- [Excerpted passage]:
When this season of Basketball Wives started, I liked Tami Roman, because she stayed out of the drama and threw side-eyes when necessary. Tami is now my least favorite character on a show full of unlikable chicks and this last episode cemented my dislike of her.
Roman’s Wrath Reloaded – The ladies are in Tahiti, and a shot of alcohol too many sets Tami off, activating her inner Incredible Hulk. Tami is enraged about Kesha telling Royce and Suzie that she wanted to go off on her so she she turns her chair to face her as she yells. Poor Kesha is expectedly scared because she sees the devil in Tami’s eyes so she gets up from her chair and stands a safe distance away.
As Roman Reloads and keeps going, Kesha realizes she can’t reason with her, so she goes to her room, leaving her bag behind. Tami takes her bag and insists that she won’t give it up until she gets an apology. She even puts on her sunglasses and goes through her iPhone. So not only did she bully the girl until she basically ran away, then she engages in petty larceny and invasion of privacy. Losing.
Pursuit of the Purse – Later, Kesha asks Suzie for help in getting her bag back and she’s told that Tami wants an apology. FOR WHAT? So Kesha goes to hotel security and reports her bag stolen. Suzie, being the perpetual snitch, tells Tami, who says “The thing I don’t like about Kesha is she’s 30-something years old and still operating like a child.” Pot, I’d like to introduce you to kettle!

- [Check your understanding]:
1) From the Basketball Wives recap, extract the passage that begins with the words containing "Pursuit of the" and ends with "you to kettle!", copying it word for word.
2) In the Basketball Wives recap, whom does Kesha go to when she reports her bag stolen?

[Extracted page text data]

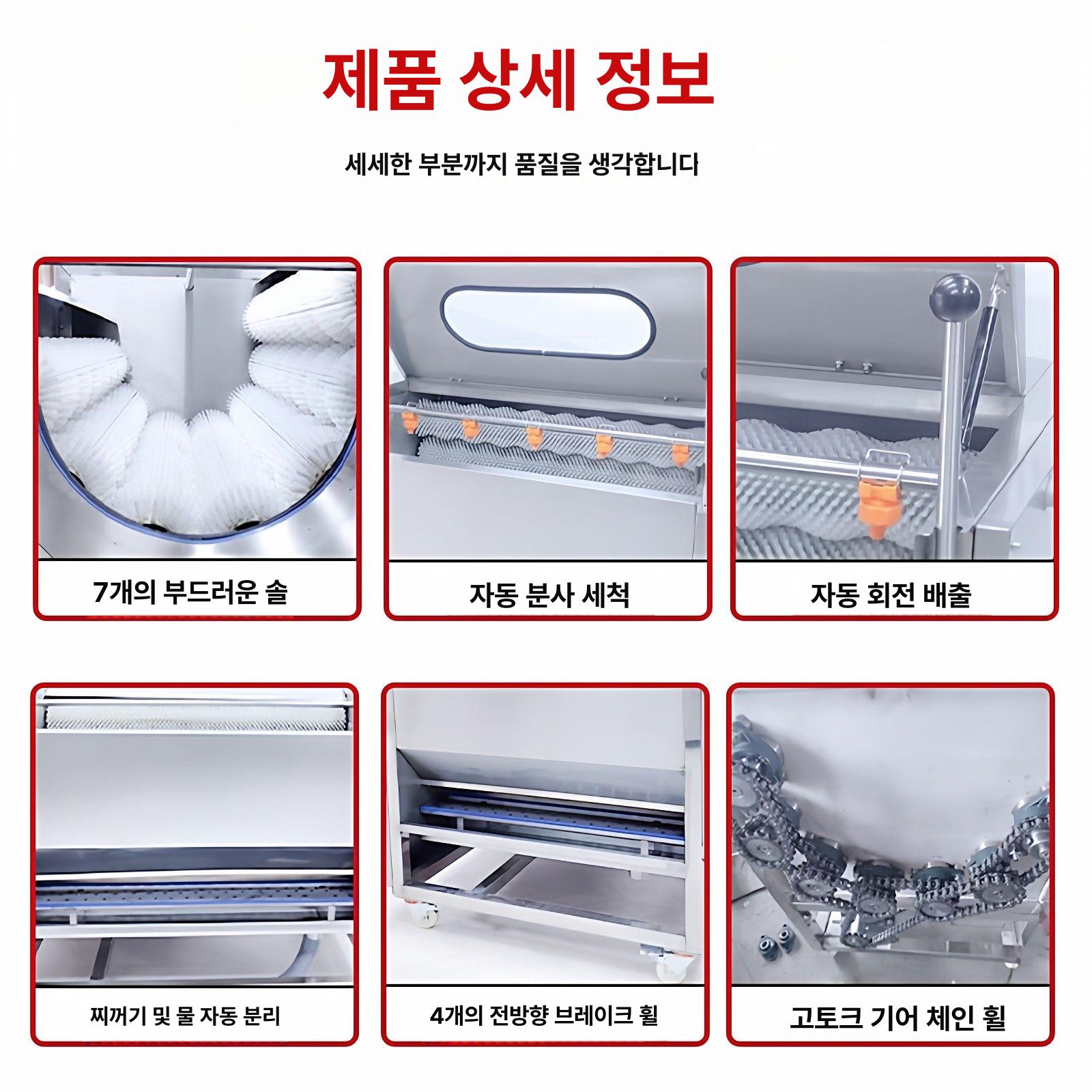 제품 상세 정보

세세한 부분까지 품질을 생각합니다

7개의 부드러운 솔

자동 분사 세척

자동 회전 배출

찌꺼기 및 물 자동 분리

4개의 전방향 브레이크 휠

고토크 기어 체인 휠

- [Outputs for the tasks]:
1)
Pursuit of the Purse – Later, Kesha asks Suzie for help in getting her bag back and she’s told that Tami wants an apology. FOR WHAT? So Kesha goes to hotel security and reports her bag stolen. Suzie, being the perpetual snitch, tells Tami, who says “The thing I don’t like about Kesha is she’s 30-something years old and still operating like a child.” Pot, I’d like to introduce you to kettle!

2) Hotel security.